-------- DATA EXTRACTS --------

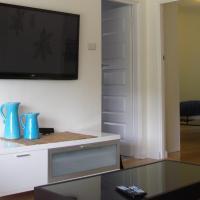 Zdjęcia hotelu: Edgewater, 3/145 Shoal Bay Road, Nelson Bay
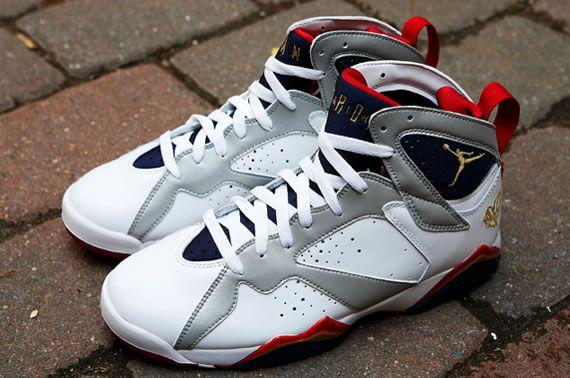 "Jordan 7 Retro ""Olympic"" . Share more New Jordans 2014 joy with my blog www.23isback.me ."
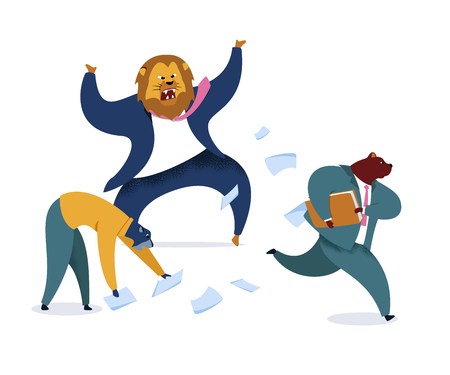 Angry Boss with Lion Head Vector Illustration. Office Workers Metaphor as Animals. Employer Shouting at Workplace. Workday, Work Rush, Office Chaos Cartoon Clipart. Humanised Busy, Stressed Mammals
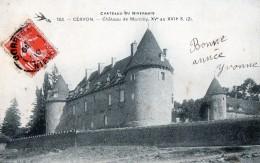 [58] Nièvre> Non Classés Cervon Chateau De Marcilly - Ohne Zuordnung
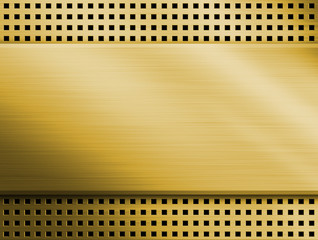 Gold metal background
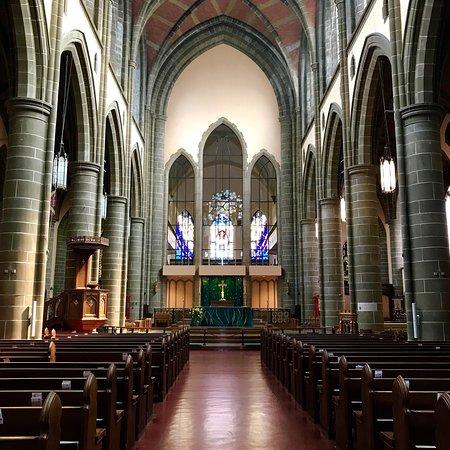 Christ Church Cathedral: photo6.jpg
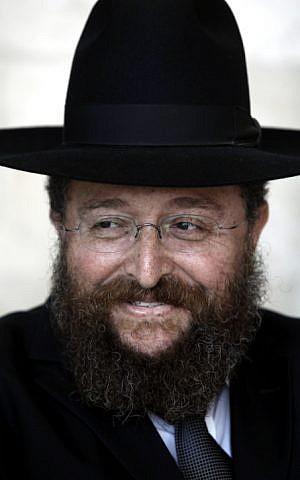 Rabbi Yoav Ben Tzur, head of the Maayan educational institutions. September 01, 2011. (photo credit: Uri Lenz/Flash90)
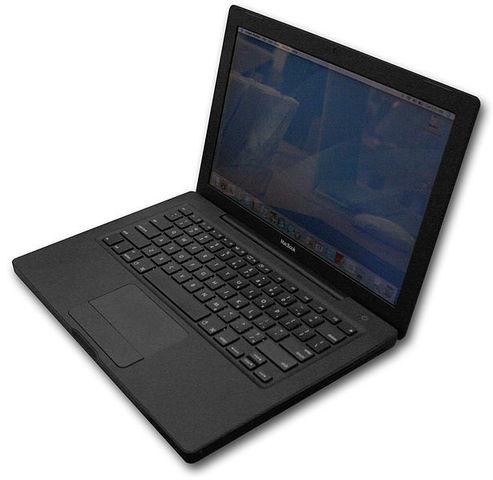 Creación de la MacBook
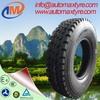 The Best Quality Light Truck Tire 8.25R16-16PR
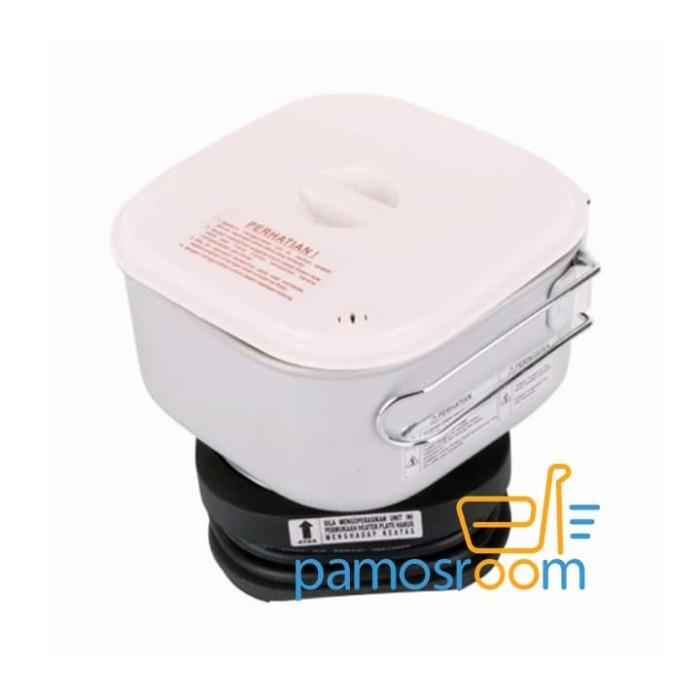 harga travel cooker 1 l maspion mec-3500 Tokopedia.com
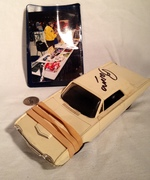 George Barris signed AMT Slot Car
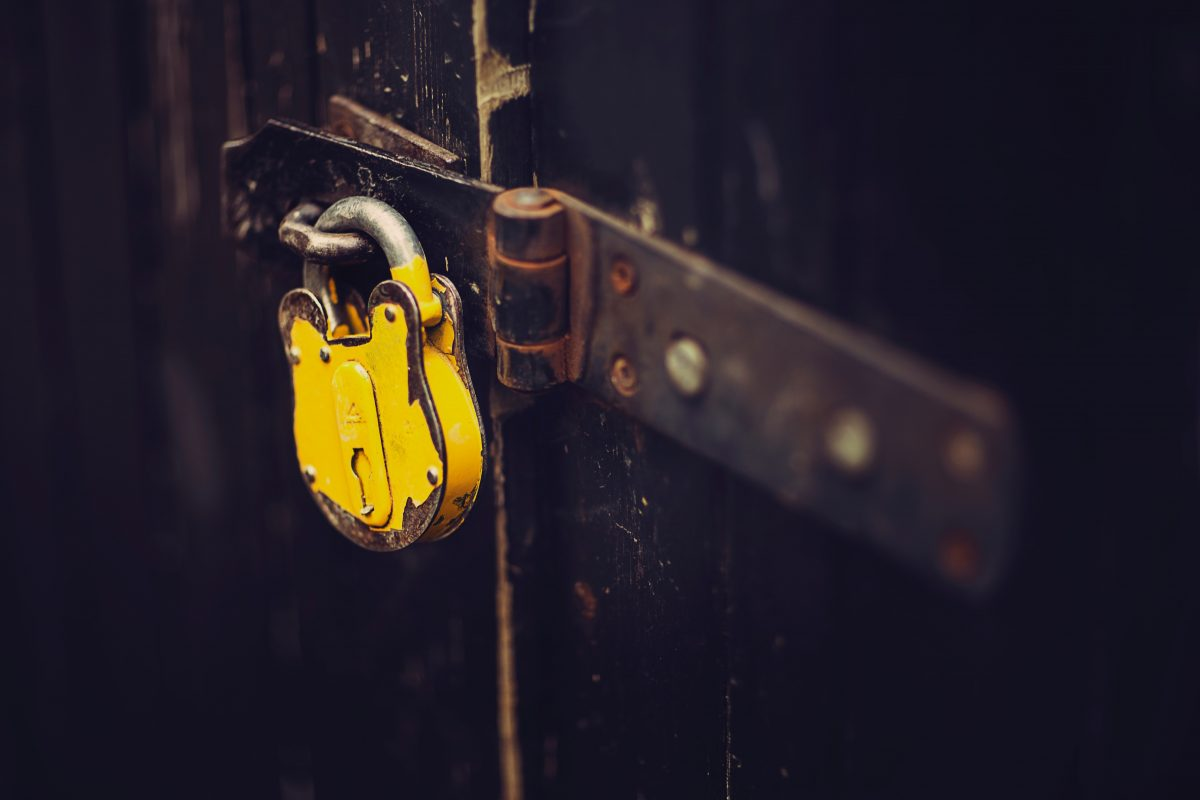 Are crypto-regulations alone enough to safeguard your Bitcoins against an exchange hack?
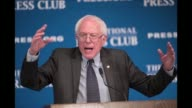 One of America's most liberal senators Vermont's Bernie Sanders said he will seek the Democratic presidential nomination presenting a challenge to...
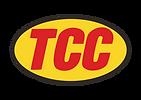 1200px-Logo_TCC.svg.png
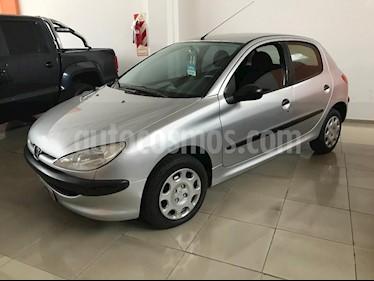 Foto venta Auto usado Peugeot 206 1.4 XR 5P (2011) color Gris Claro precio $160.000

--------

PROBLEM TO WORK ON
Images should not appear in the copy; retype the listing above exactly.

FINISHED TASK
 Zdjęcia hotelu: Edgewater, 3/145 Shoal Bay Road, Nelson Bay
 "Jordan 7 Retro ""Olympic"" . Share more New Jordans 2014 joy with my blog www.23isback.me ."
 Angry Boss with Lion Head Vector Illustration. Office Workers Metaphor as Animals. Employer Shouting at Workplace. Workday, Work Rush, Office Chaos Cartoon Clipart. Humanised Busy, Stressed Mammals
 [58] Nièvre> Non Classés Cervon Chateau De Marcilly - Ohne Zuordnung
 Gold metal background
 Christ Church Cathedral: photo6.jpg
 Rabbi Yoav Ben Tzur, head of the Maayan educational institutions. September 01, 2011. (photo credit: Uri Lenz/Flash90)
 Creación de la MacBook
 The Best Quality Light Truck Tire 8.25R16-16PR
 harga travel cooker 1 l maspion mec-3500 Tokopedia.com
 George Barris signed AMT Slot Car
 Are crypto-regulations alone enough to safeguard your Bitcoins against an exchange hack?
 One of America's most liberal senators Vermont's Bernie Sanders said he will seek the Democratic presidential nomination presenting a challenge to...
 1200px-Logo_TCC.svg.png
 Foto venta Auto usado Peugeot 206 1.4 XR 5P (2011) color Gris Claro precio $160.000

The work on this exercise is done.